__Problem__:
Copy the listing below word for word.

•••••

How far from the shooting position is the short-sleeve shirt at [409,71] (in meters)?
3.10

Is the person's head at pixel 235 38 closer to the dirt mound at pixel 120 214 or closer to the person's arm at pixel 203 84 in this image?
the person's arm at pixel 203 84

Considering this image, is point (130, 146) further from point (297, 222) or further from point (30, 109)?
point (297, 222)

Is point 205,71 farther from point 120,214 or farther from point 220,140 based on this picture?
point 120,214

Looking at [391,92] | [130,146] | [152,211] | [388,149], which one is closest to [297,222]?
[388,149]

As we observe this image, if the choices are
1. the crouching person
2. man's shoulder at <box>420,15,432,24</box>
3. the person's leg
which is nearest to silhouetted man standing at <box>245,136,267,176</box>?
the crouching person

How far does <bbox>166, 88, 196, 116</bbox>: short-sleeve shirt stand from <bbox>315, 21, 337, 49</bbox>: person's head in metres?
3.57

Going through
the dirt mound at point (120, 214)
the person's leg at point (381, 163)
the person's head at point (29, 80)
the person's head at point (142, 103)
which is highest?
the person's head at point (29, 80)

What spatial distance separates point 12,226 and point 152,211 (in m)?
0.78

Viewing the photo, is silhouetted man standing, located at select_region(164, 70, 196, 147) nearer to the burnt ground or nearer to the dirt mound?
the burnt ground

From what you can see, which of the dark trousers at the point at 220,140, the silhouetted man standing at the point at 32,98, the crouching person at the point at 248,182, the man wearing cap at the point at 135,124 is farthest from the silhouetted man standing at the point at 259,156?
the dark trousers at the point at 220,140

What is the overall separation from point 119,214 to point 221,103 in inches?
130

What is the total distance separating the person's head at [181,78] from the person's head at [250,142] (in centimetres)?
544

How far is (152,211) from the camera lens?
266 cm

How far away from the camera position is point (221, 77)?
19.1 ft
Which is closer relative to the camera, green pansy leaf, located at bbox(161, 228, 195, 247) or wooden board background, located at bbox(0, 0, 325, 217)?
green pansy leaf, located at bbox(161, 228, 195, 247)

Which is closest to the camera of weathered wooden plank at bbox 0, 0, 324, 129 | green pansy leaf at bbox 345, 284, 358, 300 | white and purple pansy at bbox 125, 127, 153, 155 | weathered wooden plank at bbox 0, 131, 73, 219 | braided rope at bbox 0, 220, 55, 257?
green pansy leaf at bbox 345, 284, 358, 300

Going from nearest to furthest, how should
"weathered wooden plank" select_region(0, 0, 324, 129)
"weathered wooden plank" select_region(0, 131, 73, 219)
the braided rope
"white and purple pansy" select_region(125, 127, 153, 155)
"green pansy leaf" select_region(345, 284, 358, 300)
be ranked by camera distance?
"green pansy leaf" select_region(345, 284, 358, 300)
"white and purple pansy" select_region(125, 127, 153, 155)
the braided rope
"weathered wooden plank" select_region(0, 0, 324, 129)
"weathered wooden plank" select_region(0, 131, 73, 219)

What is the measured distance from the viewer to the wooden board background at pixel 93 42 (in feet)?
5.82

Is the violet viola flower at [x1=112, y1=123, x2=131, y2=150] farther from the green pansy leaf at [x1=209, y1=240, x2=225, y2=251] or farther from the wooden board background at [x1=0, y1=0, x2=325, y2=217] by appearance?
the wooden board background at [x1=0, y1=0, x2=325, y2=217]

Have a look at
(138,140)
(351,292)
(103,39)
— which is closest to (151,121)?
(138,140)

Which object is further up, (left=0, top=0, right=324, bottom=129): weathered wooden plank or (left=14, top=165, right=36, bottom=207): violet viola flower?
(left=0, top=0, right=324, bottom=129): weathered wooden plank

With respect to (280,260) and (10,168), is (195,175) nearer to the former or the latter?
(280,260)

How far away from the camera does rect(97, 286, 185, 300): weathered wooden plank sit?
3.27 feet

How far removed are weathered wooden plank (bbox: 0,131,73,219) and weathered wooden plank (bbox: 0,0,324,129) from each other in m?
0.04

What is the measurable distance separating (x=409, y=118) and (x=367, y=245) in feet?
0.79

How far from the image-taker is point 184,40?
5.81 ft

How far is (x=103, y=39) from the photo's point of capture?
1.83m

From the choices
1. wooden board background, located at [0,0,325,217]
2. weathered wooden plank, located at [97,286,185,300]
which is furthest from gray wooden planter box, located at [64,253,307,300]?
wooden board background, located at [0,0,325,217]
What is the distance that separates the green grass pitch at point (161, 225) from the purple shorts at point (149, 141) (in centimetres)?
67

•••••

__Completed exercise__:
How far from the shooting position is the short-sleeve shirt at [409,71] (in meters)?
3.10

Is the person's head at pixel 235 38 closer to the dirt mound at pixel 120 214 or closer to the person's arm at pixel 203 84 in this image?
the person's arm at pixel 203 84

Considering this image, is point (130, 146) further from point (297, 222) or further from point (30, 109)?
point (297, 222)

Is point 205,71 farther from point 120,214 or farther from point 220,140 based on this picture?
point 120,214

Looking at [391,92] | [130,146] | [152,211] | [388,149], which one is closest to [297,222]?
[388,149]

As we observe this image, if the choices are
1. the crouching person
2. man's shoulder at <box>420,15,432,24</box>
3. the person's leg
which is nearest to silhouetted man standing at <box>245,136,267,176</box>?
the crouching person

How far does <bbox>166, 88, 196, 116</bbox>: short-sleeve shirt stand from <bbox>315, 21, 337, 49</bbox>: person's head in metres?
3.57

Going through
the dirt mound at point (120, 214)
the person's leg at point (381, 163)
the person's head at point (29, 80)
the person's head at point (142, 103)
which is highest?
the person's head at point (29, 80)

What spatial distance separates point 12,226 and point 152,211 (in m)?
0.78

Viewing the photo, is silhouetted man standing, located at select_region(164, 70, 196, 147) nearer to the burnt ground or nearer to the dirt mound?
the burnt ground

From what you can see, which of the dark trousers at the point at 220,140, the silhouetted man standing at the point at 32,98, the crouching person at the point at 248,182, the man wearing cap at the point at 135,124 is farthest from the silhouetted man standing at the point at 259,156?
the dark trousers at the point at 220,140

What is the overall separation from point 119,214 to point 221,103 in inches?
130

What is the total distance separating the person's head at [181,78] from the person's head at [250,142] (in centimetres)?
544

How far is (152,211) from the camera lens?
266 cm

How far away from the camera position is point (221, 77)?
19.1 ft
Which is closer relative to the camera, green pansy leaf, located at bbox(161, 228, 195, 247) or wooden board background, located at bbox(0, 0, 325, 217)?
green pansy leaf, located at bbox(161, 228, 195, 247)

Which is closest to the camera of weathered wooden plank at bbox 0, 0, 324, 129 | green pansy leaf at bbox 345, 284, 358, 300 | white and purple pansy at bbox 125, 127, 153, 155 | weathered wooden plank at bbox 0, 131, 73, 219 | braided rope at bbox 0, 220, 55, 257?
green pansy leaf at bbox 345, 284, 358, 300

Going from nearest to furthest, how should
"weathered wooden plank" select_region(0, 0, 324, 129)
"weathered wooden plank" select_region(0, 131, 73, 219)
the braided rope
"white and purple pansy" select_region(125, 127, 153, 155)
"green pansy leaf" select_region(345, 284, 358, 300)
be ranked by camera distance?
"green pansy leaf" select_region(345, 284, 358, 300)
"white and purple pansy" select_region(125, 127, 153, 155)
the braided rope
"weathered wooden plank" select_region(0, 0, 324, 129)
"weathered wooden plank" select_region(0, 131, 73, 219)

What is the measured distance from the viewer to the wooden board background at pixel 93 42 (in feet)?
5.82

Is the violet viola flower at [x1=112, y1=123, x2=131, y2=150] farther from the green pansy leaf at [x1=209, y1=240, x2=225, y2=251] or farther from the wooden board background at [x1=0, y1=0, x2=325, y2=217] by appearance?
the wooden board background at [x1=0, y1=0, x2=325, y2=217]

Have a look at
(138,140)
(351,292)
(103,39)
— which is closest to (151,121)?
(138,140)

Which object is further up, (left=0, top=0, right=324, bottom=129): weathered wooden plank or (left=14, top=165, right=36, bottom=207): violet viola flower?
(left=0, top=0, right=324, bottom=129): weathered wooden plank

With respect to (280,260) and (10,168), is (195,175) nearer to the former or the latter?
(280,260)

How far away from the camera does rect(97, 286, 185, 300): weathered wooden plank sit?
3.27 feet

How far removed are weathered wooden plank (bbox: 0,131,73,219) and weathered wooden plank (bbox: 0,0,324,129) from each other in m?
0.04

What is the measurable distance separating (x=409, y=118) and (x=367, y=245) in feet?
0.79

How far from the image-taker is point 184,40?
5.81 ft

How far is (x=103, y=39) from the photo's point of capture?
1.83m

From the choices
1. wooden board background, located at [0,0,325,217]
2. weathered wooden plank, located at [97,286,185,300]
which is furthest from gray wooden planter box, located at [64,253,307,300]?
wooden board background, located at [0,0,325,217]
What is the distance that separates the green grass pitch at point (161, 225) from the purple shorts at point (149, 141) (in centimetres)?
67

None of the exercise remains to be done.